- **RECORDS FOR THIS EXERCISE**:

----------------

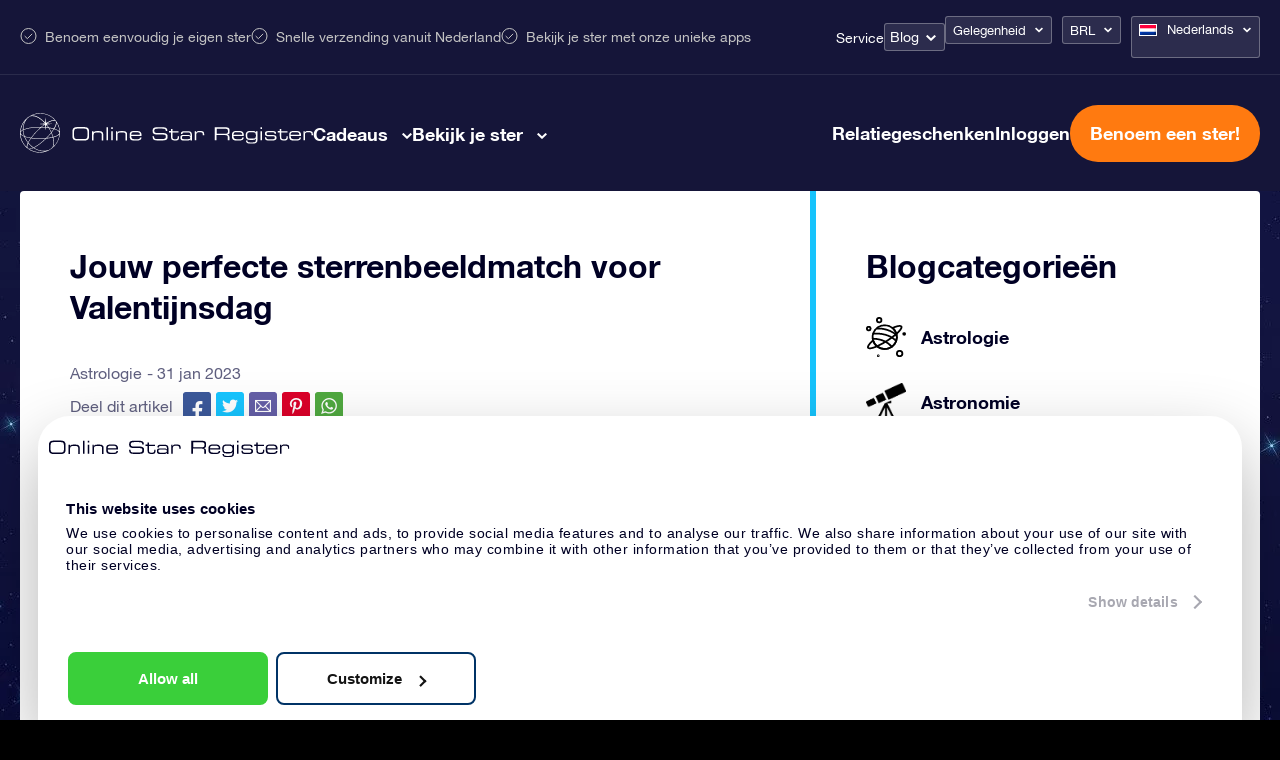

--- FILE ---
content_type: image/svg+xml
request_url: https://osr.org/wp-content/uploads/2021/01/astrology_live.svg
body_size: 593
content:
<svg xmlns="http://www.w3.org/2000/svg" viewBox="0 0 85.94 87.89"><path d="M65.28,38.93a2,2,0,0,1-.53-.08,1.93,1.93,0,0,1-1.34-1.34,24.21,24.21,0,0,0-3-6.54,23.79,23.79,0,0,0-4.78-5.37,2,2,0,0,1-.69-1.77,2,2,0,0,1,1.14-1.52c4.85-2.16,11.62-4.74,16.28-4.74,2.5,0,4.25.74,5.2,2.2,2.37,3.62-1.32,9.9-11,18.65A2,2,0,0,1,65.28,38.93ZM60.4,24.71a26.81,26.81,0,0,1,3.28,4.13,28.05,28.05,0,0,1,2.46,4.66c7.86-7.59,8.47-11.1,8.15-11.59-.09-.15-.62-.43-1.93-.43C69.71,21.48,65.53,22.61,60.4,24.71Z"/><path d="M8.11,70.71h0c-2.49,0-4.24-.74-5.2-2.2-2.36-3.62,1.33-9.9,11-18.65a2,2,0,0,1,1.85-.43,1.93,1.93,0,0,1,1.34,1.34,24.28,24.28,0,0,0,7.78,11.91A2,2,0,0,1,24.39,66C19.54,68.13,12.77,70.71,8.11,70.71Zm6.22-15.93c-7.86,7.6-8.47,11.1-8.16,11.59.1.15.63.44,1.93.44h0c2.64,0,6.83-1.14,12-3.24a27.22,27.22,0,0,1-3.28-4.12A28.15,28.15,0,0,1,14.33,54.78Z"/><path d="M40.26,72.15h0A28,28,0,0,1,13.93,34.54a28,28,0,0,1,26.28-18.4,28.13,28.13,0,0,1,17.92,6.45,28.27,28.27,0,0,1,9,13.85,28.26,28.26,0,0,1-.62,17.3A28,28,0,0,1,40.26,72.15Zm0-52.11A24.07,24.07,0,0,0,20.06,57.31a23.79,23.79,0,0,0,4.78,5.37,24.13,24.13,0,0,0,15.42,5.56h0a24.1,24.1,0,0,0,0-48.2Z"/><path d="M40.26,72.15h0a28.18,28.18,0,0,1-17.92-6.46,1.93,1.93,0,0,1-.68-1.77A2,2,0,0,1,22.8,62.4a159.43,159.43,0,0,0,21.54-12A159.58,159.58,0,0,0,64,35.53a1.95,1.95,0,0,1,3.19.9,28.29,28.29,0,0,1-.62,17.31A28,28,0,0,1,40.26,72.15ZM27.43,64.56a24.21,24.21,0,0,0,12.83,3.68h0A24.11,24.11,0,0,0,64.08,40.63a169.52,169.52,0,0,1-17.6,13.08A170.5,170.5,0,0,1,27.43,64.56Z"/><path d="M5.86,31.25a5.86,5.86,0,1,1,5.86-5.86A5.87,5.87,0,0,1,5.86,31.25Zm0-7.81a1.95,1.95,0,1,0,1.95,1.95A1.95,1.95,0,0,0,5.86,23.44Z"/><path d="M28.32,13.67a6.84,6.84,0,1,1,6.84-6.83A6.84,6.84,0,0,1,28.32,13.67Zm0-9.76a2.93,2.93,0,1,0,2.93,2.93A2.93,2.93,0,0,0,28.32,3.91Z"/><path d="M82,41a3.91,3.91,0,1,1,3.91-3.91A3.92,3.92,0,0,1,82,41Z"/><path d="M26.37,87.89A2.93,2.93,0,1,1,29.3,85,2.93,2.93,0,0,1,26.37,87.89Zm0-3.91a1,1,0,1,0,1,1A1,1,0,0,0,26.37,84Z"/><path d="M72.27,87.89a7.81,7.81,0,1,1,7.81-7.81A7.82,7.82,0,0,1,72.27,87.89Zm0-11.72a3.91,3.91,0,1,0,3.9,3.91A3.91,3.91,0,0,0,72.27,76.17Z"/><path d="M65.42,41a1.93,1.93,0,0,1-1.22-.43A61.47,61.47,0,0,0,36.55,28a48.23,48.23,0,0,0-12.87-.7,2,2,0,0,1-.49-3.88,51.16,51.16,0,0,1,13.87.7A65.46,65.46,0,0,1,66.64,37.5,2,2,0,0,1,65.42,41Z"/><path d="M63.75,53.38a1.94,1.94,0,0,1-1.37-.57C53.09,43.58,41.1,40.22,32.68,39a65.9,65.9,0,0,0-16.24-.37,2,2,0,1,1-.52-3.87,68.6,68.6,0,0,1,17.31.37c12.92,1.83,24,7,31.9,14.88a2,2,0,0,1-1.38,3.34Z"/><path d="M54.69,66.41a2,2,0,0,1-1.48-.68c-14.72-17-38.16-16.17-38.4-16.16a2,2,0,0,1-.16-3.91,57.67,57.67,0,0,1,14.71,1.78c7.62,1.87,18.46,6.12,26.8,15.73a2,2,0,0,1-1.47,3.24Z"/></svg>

----------------

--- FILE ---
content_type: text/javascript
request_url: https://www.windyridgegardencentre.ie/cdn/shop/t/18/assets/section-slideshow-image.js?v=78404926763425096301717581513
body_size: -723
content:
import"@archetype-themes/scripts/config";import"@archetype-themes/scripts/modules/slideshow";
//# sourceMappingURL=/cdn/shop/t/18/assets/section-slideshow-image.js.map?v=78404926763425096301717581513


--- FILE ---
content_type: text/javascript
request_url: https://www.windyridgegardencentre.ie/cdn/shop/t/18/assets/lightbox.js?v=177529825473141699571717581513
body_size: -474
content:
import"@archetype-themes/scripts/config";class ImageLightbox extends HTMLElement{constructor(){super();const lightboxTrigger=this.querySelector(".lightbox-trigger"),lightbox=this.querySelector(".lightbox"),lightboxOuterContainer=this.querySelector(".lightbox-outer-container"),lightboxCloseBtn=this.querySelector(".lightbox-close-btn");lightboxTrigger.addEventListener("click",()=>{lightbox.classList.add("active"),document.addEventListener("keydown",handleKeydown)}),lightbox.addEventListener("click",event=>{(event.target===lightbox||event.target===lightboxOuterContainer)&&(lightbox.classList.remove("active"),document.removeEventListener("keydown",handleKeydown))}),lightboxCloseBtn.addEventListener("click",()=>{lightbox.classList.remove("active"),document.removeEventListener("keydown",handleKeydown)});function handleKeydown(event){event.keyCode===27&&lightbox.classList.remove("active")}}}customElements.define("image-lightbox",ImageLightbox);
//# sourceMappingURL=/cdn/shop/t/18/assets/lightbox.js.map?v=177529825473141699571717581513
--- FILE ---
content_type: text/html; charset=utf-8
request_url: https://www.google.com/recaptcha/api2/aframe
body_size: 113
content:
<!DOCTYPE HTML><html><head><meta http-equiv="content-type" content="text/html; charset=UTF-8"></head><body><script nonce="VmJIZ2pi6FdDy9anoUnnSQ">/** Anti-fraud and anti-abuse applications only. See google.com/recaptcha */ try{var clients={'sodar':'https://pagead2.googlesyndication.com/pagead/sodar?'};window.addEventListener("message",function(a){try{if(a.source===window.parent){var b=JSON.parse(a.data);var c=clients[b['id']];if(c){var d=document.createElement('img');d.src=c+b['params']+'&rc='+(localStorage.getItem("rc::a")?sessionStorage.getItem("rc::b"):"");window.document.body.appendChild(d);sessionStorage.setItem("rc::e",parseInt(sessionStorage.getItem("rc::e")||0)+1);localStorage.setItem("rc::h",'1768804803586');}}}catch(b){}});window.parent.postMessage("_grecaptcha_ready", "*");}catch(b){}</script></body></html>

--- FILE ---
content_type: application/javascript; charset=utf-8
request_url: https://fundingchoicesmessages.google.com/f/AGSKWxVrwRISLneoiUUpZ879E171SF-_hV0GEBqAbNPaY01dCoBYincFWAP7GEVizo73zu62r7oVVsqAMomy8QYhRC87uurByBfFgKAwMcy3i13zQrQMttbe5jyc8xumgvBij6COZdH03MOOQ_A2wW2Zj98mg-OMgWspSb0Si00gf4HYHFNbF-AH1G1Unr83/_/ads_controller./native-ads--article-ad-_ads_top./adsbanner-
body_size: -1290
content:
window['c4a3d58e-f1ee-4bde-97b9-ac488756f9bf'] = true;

----------------

- **WORK REQUIRED**:
Copy out each line of the listing where the string "assets" appears.

- **SOLUTION TO THE EXERCISE**:
request_url: https://www.windyridgegardencentre.ie/cdn/shop/t/18/assets/section-slideshow-image.js?v=78404926763425096301717581513
//# sourceMappingURL=/cdn/shop/t/18/assets/section-slideshow-image.js.map?v=78404926763425096301717581513
request_url: https://www.windyridgegardencentre.ie/cdn/shop/t/18/assets/lightbox.js?v=177529825473141699571717581513
//# sourceMappingURL=/cdn/shop/t/18/assets/lightbox.js.map?v=177529825473141699571717581513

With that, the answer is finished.